***** Excerpt provided *****

# Requirements

In [20]:
from dataclasses import dataclass
import math
import operator
import re
import sys
from types import SimpleNamespace

# Problem setting

Structural pattern matching is a very powerful feature that has the potential to make intricate code much easier to write, read and maintain.

# Simple example: RPN calculator

Consider the example of an evaluator for arithmetic expressions in reverse Polish notation.  It evalues expressions such as `('+', ('*', 3, 7), 3)` (equivalent to `3*7 + 5`), and raises an exception if an expression can't be matched.

In [2]:
class RpnEvaluator:
    
    def __init__(self):
        self._ops = {
            '+': operator.add,
            '-': operator.sub,
            '*': operator.mul,
            '/': operator.truediv,
            '^': operator.pow,
        }
        self._funcs = {
            'sqrt': math.sqrt,
        }
        
    def is_operator(self, op):
        return op in self._ops
    
    def is_function(self, func):
        return func in self._funcs
    
    def eval(self, expr):
        match expr:
            case (func, arg) if self.is_function(func):
                return self._funcs[func](self.eval(arg))
            case (op, lhs, rhs) if self.is_operator(op):
                return self._ops[op](self.eval(lhs), self.eval(rhs))
            case value if isinstance(value, int) or isinstance(value, float):
                return float(value)
            case _:
                raise ValueError(f'{expr} can not be matched')

For convenience, we use the functions defined in the `operator` module, it would of course be possible to implement this using lambda functions as well.

Now you can instantiate an evaluator.

In [3]:
evaluator = RpnEvaluator()

## Examples

In [4]:
evaluator.eval(('+', ('*', 3, 7), 3))

24.0

In [5]:
evaluator.eval(('*', ('sqrt', 5), ('sqrt', 5)))

5.000000000000001

In [6]:
evaluator.eval(('^', 2, 3))

8.0

## Error handling

When you try to evaluate an expression that contains errors, the matching fails.

In [8]:
try:
    evaluator.eval(('+', 'a', 5))
except ValueError as e:
    print(e)

a can not be matched


In [9]:
try:
    evaluator.eval(('**', 3, 5))
except ValueError as e:
    print(e)

('**', 3, 5) can not be matched


In [10]:
try:
    evaluator.eval(('+', 3))
except ValueError as e:
    print(e)

('+', 3) can not be matched


# Matching regular expressions

There is no direct support for matching regular expressions using Python's `match` statement.  However, `match` relies on `__eq__`, so defining a class that implements that will do the trick.

In [14]:
@dataclass
class ReEqual(str):
    
    text: str
    match: re.Match = None
    
    def __eq__(self, pattern):
        self.match = re.search(pattern, self.text)

***** Provided data *****

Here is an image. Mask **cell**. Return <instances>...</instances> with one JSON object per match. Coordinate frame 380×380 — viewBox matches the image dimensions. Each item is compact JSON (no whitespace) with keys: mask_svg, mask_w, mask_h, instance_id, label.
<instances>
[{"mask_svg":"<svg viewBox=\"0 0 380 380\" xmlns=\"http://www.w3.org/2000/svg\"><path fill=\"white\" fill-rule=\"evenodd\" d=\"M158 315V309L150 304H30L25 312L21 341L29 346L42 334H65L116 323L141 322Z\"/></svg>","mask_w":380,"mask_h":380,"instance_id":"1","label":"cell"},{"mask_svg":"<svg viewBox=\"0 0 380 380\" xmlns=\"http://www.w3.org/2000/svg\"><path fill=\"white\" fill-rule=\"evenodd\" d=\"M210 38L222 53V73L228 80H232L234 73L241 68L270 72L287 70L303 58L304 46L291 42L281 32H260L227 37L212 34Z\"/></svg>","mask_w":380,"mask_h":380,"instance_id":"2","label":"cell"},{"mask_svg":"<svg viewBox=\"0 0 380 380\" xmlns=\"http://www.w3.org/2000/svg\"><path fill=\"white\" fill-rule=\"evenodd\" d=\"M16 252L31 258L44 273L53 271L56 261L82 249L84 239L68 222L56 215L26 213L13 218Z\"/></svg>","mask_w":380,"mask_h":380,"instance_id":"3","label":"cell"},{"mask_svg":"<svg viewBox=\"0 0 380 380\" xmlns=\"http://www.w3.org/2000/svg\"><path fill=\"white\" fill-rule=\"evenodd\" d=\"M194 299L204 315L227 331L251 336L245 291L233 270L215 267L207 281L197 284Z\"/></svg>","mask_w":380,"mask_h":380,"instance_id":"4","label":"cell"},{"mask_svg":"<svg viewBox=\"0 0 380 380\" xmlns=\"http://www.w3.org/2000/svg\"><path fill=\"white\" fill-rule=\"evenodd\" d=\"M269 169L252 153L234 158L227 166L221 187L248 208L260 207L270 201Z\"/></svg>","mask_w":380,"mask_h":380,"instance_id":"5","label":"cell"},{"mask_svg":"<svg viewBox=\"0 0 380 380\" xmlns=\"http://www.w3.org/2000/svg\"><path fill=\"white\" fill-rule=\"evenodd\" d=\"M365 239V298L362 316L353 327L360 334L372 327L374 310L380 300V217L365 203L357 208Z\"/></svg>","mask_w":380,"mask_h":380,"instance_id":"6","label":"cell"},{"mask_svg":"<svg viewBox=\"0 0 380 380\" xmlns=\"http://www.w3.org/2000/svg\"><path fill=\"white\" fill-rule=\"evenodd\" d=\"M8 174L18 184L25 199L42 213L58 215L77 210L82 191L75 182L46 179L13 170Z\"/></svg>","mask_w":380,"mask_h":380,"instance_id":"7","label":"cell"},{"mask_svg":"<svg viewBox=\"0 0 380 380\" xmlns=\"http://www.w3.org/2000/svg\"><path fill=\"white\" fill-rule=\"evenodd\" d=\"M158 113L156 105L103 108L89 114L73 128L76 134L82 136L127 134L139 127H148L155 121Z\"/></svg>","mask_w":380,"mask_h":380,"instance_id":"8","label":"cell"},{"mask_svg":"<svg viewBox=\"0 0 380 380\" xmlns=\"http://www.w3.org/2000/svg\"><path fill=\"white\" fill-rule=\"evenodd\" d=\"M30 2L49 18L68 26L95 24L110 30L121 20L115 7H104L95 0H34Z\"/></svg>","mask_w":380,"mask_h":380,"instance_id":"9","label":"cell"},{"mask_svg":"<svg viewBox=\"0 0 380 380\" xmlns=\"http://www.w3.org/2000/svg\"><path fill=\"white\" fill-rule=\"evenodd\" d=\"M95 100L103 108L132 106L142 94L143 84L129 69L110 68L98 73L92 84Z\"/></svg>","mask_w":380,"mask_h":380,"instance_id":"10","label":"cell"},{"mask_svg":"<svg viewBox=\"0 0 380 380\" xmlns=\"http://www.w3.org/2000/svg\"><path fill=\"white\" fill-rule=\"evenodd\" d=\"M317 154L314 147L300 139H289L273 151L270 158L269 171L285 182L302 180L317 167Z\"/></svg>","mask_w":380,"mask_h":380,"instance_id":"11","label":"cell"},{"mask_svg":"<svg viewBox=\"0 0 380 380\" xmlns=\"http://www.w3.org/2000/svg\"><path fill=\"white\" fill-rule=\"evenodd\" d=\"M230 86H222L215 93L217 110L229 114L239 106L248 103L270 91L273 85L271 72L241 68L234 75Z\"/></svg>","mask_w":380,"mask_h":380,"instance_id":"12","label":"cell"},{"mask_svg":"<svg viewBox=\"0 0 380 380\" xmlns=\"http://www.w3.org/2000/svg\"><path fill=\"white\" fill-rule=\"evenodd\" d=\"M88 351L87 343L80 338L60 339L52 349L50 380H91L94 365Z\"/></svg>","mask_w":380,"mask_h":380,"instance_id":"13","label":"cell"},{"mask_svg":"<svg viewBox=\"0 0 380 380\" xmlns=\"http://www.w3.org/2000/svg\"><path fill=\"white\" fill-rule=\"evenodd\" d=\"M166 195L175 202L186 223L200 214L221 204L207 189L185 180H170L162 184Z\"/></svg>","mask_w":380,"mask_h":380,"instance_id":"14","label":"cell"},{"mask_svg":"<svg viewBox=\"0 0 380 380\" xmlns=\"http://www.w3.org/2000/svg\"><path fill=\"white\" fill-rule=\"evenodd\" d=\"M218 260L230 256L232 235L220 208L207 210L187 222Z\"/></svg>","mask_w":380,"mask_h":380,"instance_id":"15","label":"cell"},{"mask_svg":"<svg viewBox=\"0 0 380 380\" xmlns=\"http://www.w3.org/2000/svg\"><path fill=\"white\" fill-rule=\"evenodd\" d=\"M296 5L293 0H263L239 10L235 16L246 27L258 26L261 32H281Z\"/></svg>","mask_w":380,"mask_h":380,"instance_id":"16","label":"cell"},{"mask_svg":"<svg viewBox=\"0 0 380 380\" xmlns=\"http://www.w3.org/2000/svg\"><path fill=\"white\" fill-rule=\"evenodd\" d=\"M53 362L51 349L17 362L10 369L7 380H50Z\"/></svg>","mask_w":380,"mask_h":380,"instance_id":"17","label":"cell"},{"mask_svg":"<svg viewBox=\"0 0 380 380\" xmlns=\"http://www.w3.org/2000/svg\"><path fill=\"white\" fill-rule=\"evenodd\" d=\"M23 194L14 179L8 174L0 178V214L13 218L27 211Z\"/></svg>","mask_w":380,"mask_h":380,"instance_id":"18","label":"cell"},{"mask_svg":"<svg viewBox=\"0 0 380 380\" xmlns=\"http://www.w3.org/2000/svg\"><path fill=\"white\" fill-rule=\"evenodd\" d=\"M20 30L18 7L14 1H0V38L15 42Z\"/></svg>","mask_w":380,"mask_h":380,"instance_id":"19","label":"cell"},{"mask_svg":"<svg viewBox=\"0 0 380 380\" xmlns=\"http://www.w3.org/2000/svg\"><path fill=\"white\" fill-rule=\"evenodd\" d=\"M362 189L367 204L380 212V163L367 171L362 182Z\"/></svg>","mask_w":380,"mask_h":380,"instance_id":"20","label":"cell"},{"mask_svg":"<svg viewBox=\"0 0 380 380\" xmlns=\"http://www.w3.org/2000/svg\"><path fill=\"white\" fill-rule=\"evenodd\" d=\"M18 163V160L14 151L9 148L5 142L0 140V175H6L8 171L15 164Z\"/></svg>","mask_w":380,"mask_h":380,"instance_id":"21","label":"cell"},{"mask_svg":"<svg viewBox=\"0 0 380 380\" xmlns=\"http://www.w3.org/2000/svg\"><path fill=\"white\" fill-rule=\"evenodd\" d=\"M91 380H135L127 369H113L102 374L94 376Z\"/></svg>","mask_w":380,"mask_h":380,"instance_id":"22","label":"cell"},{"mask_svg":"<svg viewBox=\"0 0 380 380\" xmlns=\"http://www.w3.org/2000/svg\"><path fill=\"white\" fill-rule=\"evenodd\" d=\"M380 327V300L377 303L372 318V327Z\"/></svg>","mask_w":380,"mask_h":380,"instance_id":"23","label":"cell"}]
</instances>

*****

Aim ::
Name every module imported in the "Requirements" section of the pattern-matching text. Work only from the pattern-matching text and leave the material aside.

Correct answer ::
dataclasses, math, operator, re, sys, types